§ Short problem
Pull out each line of the records that contains the word "point", and copy those lines.

** Start of Records **

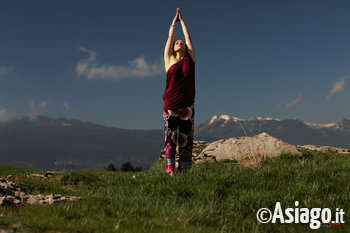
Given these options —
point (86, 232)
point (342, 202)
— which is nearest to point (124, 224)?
point (86, 232)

** End of Records **

§ Expected answer
point (86, 232)
point (342, 202)
— which is nearest to point (124, 224)?
point (86, 232)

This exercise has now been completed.